This suggests to me that stochastic Adagrad is having trouble discovering the right length scale for the parameters. A good optimisation algorithm shouldn’t be troubled by this.
How hard would it be to implement something like a stochastic quasi-Newton method, eg as described in this paper? This describes a stochastic version of the BFGS algorithm that doesn’t suffer quadratically with the number of parameters.
By approximately learning the Hessian matrix this should deal with the issue of poor parameter scaling. It shouldn’t require any more calculation than Adagrad requires either - just the gradient at each step.
The results in that paper suggest that not only does it give faster convergence but that it gets to a much better solution.
A better optimization algorithm might help and we encourage people to experiment to make it better.
It’s not just the length scale for the parameters, it’s also correlations and varying curvature/scale around the posterior. What we want is something that dynamically accounts for that like Riemannian HMC, but that’s even worse than quadratic.
I think we also need to understand how the posterior geometry relates to the Gaussian approximation (which is itself often only a diagonal).
Using natural gradients would provide the desired effect, at least in my understanding. It should be a bigger improvement compared to a different optimizer, although both should help.
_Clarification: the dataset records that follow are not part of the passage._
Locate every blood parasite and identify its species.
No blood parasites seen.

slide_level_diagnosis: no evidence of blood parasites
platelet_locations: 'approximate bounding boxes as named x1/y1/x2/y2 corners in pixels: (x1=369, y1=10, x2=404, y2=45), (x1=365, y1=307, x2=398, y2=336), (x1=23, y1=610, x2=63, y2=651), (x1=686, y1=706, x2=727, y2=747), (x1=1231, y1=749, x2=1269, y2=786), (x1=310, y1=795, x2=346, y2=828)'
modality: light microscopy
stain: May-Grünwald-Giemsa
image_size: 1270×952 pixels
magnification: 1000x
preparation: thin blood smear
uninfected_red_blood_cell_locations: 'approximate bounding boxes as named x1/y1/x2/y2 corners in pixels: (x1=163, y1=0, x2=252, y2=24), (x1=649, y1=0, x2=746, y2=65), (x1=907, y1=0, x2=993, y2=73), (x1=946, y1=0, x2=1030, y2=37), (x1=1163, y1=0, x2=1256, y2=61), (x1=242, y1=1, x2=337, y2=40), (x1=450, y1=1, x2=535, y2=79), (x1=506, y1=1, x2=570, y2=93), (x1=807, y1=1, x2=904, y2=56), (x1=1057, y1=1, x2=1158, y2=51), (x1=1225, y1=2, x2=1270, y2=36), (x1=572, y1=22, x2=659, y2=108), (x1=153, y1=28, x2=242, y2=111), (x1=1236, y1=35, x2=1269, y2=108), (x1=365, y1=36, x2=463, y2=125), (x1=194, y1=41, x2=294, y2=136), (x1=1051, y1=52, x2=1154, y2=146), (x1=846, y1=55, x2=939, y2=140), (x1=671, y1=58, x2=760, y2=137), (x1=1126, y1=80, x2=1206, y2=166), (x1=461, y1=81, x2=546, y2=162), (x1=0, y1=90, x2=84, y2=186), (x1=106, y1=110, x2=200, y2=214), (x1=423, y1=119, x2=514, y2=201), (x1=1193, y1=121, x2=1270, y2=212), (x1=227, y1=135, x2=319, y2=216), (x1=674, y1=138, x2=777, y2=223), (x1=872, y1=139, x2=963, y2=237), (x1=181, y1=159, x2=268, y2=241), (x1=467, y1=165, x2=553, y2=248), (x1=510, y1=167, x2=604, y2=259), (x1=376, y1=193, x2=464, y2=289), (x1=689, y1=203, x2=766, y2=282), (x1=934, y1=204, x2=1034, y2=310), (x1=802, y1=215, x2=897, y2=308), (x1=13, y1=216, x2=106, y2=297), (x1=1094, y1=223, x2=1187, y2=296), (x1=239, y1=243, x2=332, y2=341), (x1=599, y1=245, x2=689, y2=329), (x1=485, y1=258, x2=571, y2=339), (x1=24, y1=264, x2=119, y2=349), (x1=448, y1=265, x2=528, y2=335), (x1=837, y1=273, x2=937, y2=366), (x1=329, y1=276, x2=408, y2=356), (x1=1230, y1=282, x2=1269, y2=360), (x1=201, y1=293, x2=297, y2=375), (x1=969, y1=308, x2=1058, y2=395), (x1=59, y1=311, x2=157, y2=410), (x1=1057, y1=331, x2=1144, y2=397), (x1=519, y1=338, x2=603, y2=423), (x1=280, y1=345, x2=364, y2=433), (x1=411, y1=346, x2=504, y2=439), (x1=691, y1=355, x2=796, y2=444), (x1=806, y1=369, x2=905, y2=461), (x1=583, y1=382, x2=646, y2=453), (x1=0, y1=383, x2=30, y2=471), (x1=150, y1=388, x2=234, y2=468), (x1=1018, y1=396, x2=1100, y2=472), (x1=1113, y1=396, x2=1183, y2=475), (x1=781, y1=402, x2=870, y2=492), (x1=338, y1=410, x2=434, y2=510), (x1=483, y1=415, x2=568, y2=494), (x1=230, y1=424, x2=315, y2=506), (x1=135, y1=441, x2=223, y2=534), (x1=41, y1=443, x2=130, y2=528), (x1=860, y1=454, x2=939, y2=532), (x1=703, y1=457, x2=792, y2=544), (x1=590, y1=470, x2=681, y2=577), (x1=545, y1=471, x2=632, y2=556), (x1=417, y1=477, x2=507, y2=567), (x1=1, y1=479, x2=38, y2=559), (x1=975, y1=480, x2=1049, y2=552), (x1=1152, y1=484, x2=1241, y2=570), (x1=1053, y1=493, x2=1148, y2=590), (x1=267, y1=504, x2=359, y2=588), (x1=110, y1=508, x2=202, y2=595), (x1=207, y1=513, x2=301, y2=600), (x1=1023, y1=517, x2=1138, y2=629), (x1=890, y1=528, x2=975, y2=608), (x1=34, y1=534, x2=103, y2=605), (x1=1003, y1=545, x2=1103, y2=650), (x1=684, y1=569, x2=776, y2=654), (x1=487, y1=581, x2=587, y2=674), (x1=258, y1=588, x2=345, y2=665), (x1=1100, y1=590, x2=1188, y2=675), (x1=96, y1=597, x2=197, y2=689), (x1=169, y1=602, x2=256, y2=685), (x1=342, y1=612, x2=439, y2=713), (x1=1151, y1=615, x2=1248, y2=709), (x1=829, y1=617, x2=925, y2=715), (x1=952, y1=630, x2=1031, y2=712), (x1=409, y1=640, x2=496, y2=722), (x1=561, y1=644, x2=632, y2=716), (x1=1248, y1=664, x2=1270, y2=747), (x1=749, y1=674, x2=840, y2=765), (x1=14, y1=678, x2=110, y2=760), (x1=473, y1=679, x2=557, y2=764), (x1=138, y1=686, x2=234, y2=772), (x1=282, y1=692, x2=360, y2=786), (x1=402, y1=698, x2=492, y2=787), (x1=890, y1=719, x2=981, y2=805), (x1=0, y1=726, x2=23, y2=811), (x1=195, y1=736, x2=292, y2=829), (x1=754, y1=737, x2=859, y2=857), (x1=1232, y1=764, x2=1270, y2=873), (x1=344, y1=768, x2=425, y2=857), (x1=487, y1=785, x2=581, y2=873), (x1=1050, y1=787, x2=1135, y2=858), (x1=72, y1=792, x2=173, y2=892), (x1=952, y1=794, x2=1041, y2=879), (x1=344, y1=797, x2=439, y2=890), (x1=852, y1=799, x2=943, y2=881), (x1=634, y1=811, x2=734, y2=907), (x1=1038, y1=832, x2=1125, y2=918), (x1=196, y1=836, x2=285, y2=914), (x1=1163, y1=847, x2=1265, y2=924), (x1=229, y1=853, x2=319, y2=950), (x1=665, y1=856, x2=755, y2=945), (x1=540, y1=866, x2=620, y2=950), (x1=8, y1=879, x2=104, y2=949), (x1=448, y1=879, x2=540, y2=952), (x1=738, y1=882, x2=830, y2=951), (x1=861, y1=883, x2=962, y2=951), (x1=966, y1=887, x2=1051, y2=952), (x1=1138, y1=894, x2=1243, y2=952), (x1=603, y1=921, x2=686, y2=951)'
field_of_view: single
If by that you mean following the latent Riemannian manifold defined by the Hessian (conditioned), then yes, it will. We’re still testing the higher-order autodiff and figuring out how to build it, but hopefully that will be done sooner rather than later. The only problem is the cubic cost in the parameters to compute the curvature information. So we may need to look at sparse or block diagonal or other speedups.
Yes, I believe that we are talking about the same thing. I guess it is a trade off between accuracy and speed(as in most cases). One big problem right now is the inability of the optimizer to move “long” distances, so if the model is not designed to be at unit scale one might run into problems.
It would be nice to have the additional control of being able to control the init of the cov mat / sd of the fullrank/meanfield. As it is hard(impossible??) to make sure that all the parameters of the cov mat is close to unit scale in for fullrank. If one had the ability to initialize those values as well, it would be a lot easier to get it to work, although that would move away from an automated/black box approach.